Please rewrite the listing from the line containing "What is the distance from the camera's" through the line containing "4.34 metres", substituting "straw hat" for every "sombrero" and leaving everything else unchanged.

---*---

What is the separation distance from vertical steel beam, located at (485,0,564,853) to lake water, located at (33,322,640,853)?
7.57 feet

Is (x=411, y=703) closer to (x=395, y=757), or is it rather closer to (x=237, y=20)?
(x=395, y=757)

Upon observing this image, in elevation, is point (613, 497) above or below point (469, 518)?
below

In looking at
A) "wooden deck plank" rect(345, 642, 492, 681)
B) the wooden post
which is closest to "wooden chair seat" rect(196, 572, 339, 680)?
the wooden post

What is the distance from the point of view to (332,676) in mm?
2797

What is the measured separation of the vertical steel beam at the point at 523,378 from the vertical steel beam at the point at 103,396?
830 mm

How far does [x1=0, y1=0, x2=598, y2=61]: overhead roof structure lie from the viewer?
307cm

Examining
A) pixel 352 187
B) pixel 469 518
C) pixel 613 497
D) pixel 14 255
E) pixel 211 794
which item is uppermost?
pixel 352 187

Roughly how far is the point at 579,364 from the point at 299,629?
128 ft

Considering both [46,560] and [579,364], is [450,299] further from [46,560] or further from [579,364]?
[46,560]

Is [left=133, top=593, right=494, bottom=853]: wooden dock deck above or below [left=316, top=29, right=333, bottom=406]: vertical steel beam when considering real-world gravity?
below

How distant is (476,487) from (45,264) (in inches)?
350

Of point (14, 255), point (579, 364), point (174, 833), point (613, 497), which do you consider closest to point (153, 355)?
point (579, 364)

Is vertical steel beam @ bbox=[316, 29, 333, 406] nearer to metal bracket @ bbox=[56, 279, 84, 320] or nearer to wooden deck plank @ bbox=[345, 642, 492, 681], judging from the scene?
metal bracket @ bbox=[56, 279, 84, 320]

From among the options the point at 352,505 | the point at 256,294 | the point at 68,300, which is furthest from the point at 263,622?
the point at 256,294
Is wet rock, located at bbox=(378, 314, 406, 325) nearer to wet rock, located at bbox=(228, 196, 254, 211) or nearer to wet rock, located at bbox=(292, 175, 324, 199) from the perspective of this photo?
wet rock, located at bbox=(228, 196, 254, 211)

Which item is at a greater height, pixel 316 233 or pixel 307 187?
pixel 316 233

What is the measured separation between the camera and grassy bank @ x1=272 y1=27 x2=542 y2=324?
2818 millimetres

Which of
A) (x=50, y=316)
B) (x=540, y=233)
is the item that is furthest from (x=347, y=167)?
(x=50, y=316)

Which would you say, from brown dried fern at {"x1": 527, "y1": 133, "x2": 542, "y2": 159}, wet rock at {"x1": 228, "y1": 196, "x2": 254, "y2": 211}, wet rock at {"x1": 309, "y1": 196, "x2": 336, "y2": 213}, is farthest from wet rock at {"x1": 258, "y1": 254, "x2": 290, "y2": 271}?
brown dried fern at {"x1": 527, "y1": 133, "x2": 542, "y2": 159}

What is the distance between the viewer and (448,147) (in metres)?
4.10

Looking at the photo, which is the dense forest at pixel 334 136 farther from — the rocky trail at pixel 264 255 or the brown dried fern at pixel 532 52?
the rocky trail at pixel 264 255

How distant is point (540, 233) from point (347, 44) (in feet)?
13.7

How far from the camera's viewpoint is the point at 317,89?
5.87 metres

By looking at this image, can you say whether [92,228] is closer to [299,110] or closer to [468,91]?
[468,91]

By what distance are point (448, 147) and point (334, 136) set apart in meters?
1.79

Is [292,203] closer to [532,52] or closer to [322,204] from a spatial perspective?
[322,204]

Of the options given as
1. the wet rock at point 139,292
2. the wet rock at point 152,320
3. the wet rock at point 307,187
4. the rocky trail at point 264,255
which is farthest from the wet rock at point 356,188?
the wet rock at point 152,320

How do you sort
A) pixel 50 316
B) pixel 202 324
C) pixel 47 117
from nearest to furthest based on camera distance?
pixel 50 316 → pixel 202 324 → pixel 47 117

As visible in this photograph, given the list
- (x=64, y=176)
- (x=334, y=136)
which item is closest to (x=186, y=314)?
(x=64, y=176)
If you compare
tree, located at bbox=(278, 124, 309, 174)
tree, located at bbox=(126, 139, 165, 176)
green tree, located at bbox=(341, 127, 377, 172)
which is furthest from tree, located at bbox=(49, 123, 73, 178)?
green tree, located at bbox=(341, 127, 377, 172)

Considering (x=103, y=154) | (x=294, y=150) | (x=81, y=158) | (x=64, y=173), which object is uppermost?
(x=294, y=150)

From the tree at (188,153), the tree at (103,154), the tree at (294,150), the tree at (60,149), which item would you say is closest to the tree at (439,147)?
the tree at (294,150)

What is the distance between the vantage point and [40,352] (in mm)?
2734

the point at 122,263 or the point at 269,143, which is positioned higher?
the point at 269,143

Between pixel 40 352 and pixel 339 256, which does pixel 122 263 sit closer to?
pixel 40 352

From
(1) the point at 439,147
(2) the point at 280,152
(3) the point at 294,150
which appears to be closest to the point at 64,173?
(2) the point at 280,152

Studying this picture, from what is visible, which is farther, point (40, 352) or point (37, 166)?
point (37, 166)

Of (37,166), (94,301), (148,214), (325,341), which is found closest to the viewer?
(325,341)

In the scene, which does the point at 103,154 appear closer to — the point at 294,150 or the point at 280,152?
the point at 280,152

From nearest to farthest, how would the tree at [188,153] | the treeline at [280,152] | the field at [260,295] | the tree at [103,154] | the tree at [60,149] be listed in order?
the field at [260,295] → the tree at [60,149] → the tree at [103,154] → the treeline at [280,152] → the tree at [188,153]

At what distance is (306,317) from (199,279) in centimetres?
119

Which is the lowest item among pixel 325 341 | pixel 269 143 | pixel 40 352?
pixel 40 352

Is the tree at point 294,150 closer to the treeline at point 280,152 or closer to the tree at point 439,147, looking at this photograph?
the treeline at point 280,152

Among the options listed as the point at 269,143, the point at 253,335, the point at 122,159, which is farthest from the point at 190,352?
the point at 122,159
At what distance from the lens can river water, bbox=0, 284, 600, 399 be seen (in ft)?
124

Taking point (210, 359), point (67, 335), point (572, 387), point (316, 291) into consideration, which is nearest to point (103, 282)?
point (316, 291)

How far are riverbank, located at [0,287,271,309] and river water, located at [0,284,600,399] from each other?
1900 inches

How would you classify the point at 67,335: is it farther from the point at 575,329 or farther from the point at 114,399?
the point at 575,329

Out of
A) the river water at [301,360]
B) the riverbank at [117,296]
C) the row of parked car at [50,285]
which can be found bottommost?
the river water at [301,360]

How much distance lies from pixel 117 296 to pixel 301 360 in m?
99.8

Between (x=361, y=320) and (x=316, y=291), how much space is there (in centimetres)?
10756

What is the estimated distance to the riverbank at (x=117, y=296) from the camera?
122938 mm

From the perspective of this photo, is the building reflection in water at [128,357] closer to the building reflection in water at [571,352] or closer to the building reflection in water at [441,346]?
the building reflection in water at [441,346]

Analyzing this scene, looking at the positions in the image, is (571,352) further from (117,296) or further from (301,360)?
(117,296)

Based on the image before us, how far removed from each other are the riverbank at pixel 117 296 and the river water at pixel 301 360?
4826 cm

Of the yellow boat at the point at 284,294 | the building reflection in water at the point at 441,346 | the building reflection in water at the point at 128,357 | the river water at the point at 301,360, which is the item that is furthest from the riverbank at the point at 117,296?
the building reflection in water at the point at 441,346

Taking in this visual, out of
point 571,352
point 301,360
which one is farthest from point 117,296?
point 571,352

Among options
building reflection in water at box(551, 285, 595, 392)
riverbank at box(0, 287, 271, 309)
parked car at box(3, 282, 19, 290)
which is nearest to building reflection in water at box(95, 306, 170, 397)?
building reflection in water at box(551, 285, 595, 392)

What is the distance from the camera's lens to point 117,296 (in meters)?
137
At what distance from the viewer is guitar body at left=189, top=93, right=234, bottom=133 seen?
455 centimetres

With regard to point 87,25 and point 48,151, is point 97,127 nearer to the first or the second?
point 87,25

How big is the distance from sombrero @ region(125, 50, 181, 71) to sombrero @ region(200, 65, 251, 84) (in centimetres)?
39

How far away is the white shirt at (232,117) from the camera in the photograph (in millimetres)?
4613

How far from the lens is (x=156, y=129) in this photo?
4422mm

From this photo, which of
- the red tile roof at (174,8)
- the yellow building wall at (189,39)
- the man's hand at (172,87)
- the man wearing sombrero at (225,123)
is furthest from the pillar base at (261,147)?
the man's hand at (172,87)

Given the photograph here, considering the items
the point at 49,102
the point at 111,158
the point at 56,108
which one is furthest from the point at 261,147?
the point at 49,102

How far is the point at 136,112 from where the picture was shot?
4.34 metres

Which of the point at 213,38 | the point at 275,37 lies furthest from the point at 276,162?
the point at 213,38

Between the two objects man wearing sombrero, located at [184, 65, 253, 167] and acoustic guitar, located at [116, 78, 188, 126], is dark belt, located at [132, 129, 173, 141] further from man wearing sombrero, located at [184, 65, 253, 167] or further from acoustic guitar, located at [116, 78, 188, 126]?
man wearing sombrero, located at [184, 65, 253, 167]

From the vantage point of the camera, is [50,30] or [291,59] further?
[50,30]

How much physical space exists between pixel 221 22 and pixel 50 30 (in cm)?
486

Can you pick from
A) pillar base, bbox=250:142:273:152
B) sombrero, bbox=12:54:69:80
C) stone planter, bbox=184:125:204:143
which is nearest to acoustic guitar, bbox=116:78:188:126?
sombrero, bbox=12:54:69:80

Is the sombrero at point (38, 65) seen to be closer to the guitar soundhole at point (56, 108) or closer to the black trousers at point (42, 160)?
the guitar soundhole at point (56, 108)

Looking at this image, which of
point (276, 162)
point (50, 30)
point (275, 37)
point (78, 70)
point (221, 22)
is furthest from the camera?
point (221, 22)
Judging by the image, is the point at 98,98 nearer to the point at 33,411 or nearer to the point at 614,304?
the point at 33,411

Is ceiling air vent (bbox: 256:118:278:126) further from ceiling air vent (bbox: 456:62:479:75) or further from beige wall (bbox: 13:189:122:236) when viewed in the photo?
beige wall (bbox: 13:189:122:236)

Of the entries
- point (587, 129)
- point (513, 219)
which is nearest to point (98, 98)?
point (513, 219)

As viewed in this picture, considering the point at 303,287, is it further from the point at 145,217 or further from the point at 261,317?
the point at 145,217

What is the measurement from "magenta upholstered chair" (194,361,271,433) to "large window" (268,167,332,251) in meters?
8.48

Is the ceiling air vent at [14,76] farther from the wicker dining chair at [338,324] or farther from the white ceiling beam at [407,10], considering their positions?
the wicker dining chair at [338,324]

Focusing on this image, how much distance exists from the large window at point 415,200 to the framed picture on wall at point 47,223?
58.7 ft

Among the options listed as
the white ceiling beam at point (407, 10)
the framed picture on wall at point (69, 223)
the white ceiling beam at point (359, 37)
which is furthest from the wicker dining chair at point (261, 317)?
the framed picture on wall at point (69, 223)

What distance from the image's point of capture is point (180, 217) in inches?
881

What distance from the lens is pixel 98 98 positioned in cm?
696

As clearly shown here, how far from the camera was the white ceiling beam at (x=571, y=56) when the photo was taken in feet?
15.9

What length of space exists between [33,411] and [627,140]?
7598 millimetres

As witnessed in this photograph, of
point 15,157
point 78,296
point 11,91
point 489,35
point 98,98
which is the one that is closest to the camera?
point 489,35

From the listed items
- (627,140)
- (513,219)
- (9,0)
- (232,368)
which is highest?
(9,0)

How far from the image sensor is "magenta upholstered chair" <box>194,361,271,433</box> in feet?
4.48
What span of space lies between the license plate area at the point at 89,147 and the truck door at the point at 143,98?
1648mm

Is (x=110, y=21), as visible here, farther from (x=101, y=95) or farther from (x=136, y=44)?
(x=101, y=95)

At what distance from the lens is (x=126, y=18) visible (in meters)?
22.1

---*---

**RESPONSE BELOW:**
What is the distance from the camera's lens to point 117,296 (in meters)?
137
At what distance from the viewer is guitar body at left=189, top=93, right=234, bottom=133 seen?
455 centimetres

With regard to point 87,25 and point 48,151, is point 97,127 nearer to the first or the second?
point 87,25

How big is the distance from straw hat @ region(125, 50, 181, 71) to straw hat @ region(200, 65, 251, 84) (in centimetres)?
39

How far away is the white shirt at (232,117) from the camera in the photograph (in millimetres)?
4613

How far from the lens is (x=156, y=129) in this photo?
4422mm

From this photo, which of
- the red tile roof at (174,8)
- the yellow building wall at (189,39)
- the man's hand at (172,87)
- the man wearing straw hat at (225,123)
is furthest from the pillar base at (261,147)?
the man's hand at (172,87)

Given the photograph here, considering the items
the point at 49,102
the point at 111,158
the point at 56,108
which one is furthest from the point at 261,147?
the point at 49,102

How far is the point at 136,112 from where the picture was shot?
4.34 metres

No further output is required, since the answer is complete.